[Dshield] ISP's blocking dynamic IP address mail servers

Sam Bashton sam at ipsupport.co.uk
Thu Apr 22 04:48:49 GMT 2004

On Wed, Apr 21, 2004 at 10:44:46AM -0500, Laura Vance wrote:
> Hello,
> I'm not sure if this is the right list, but I believe it is a result of 
> all of the attacks to port 25 that have been happening.
> I am a very responsible mail administrator both at work and at home.  I 
> run a mail server at home, because I like having more control over my 
> email account than I would have with an online mail provider such as 
> yahoo mail. (there are several other reasons too)  As a result, my home 
> server is on a dynamic IP address (cable modem).  I'm sure there are 
> others that run their own mail server for the same reasons that I do.

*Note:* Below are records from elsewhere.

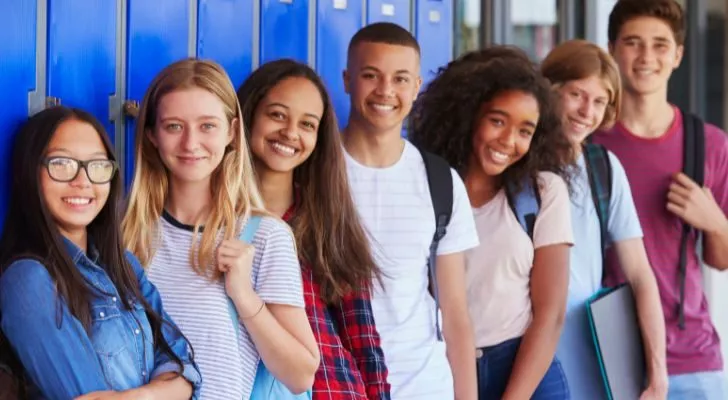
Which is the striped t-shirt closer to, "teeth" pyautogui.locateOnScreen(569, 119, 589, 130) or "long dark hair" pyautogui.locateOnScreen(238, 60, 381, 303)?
"long dark hair" pyautogui.locateOnScreen(238, 60, 381, 303)

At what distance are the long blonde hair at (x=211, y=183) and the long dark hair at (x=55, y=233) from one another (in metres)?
0.19

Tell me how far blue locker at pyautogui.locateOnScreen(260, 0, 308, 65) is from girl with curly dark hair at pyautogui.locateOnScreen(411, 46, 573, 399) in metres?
0.53

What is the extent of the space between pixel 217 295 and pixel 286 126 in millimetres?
565

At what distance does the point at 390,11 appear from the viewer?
4.49 metres

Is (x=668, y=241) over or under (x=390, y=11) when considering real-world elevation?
under

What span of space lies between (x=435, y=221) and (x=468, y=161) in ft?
1.87

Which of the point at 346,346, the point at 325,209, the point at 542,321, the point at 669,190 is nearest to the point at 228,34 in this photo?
the point at 325,209

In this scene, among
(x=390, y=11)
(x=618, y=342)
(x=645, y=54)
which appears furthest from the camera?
(x=645, y=54)

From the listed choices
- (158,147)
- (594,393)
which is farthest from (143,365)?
(594,393)

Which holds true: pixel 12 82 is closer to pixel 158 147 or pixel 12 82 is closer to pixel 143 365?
pixel 158 147

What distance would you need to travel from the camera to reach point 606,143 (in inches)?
188

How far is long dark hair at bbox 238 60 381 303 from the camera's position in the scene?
3277 mm

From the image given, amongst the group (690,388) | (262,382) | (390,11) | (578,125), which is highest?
(390,11)

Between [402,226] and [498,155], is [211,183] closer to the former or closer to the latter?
[402,226]
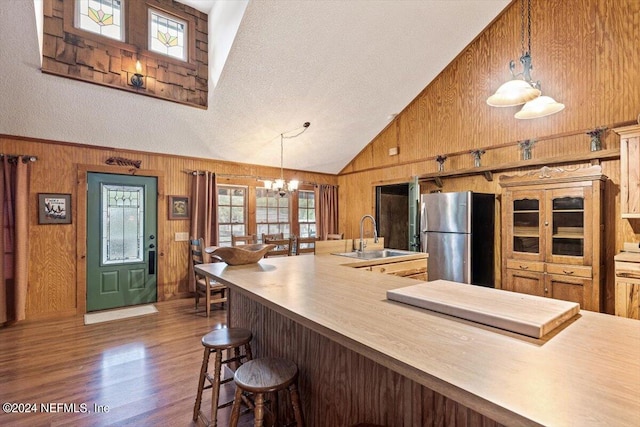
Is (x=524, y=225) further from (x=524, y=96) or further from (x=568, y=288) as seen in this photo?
(x=524, y=96)

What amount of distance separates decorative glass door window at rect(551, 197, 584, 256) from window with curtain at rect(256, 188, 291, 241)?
4.25m

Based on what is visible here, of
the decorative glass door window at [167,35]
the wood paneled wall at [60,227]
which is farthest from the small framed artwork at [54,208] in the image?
the decorative glass door window at [167,35]

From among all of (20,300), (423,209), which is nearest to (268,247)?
(423,209)

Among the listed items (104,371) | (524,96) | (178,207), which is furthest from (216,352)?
(178,207)

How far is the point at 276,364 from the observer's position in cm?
167

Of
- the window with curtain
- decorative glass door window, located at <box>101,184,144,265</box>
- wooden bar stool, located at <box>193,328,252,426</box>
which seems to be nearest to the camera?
wooden bar stool, located at <box>193,328,252,426</box>

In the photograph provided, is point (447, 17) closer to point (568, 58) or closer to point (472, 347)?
point (568, 58)

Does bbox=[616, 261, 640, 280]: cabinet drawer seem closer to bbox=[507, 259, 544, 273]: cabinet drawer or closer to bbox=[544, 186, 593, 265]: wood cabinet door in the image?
bbox=[544, 186, 593, 265]: wood cabinet door

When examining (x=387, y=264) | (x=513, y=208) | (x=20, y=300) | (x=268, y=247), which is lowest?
(x=20, y=300)

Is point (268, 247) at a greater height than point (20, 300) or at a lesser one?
greater

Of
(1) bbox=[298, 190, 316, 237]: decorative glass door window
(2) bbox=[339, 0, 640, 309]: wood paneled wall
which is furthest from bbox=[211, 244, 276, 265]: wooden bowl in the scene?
(1) bbox=[298, 190, 316, 237]: decorative glass door window

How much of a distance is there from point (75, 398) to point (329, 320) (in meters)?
2.39

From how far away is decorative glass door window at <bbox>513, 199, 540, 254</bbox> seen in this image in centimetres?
376

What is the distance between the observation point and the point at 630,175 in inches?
121
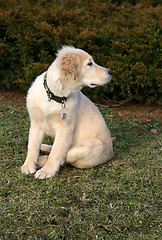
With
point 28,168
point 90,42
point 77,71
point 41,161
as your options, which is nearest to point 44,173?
point 28,168

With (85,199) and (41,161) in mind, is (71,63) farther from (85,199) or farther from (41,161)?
(85,199)

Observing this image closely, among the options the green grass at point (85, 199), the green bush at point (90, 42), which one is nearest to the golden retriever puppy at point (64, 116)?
the green grass at point (85, 199)

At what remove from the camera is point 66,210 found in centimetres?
310

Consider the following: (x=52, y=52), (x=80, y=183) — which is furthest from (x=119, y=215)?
(x=52, y=52)

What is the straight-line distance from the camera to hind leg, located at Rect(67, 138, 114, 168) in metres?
3.96

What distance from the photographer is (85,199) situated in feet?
10.9

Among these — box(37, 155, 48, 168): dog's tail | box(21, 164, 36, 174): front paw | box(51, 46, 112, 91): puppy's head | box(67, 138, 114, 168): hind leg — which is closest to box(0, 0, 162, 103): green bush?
box(51, 46, 112, 91): puppy's head

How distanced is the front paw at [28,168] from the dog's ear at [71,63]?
1.16 m

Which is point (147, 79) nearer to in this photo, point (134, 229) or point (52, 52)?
point (52, 52)

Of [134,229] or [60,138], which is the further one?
[60,138]

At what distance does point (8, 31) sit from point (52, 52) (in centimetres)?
104

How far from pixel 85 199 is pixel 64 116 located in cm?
102

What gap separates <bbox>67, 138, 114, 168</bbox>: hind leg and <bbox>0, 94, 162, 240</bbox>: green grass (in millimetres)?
95

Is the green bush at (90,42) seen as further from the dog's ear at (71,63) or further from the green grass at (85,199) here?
the dog's ear at (71,63)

I too am a responsible mail administrator, and one that blocks SMTP from
dynamic ranges.

> I've seen discussions on here about email blacklists, and based on the 
> threads, it seems like responsible mail providers should not block IP 
> ranges simply because they are dynamic, but they should be able to make 
> checks based on the individual mail server. (such as how they handle 
> bounce vs reject, do they allow relay, etc.)  My mail server at home 
> (and at work) does not allow relay and uses the "reject" method for 
> unknown local accounts as has been deemed the more Internet-friendly way 
> of doing business.

I'm sure your mail server is extremely well set up, however, as it's on
a dynamic address how am I, as an administrator of another mail server,
to know the connection is from you, and not the usual worm spew we get
from dynamic ranges?  HELO is hardly any guide to the server that's
connecting, and your IP could be any one of tens of thousands.
If you want to run your own mail server then by all means do, but please
also smarthost all mail via your ISP's mail servers or another server
which is on a static IP address.

> I wonder if this was the goal that the smtp virus writers had in mind:  
> eliminate all trust for dynamic IP mail servers.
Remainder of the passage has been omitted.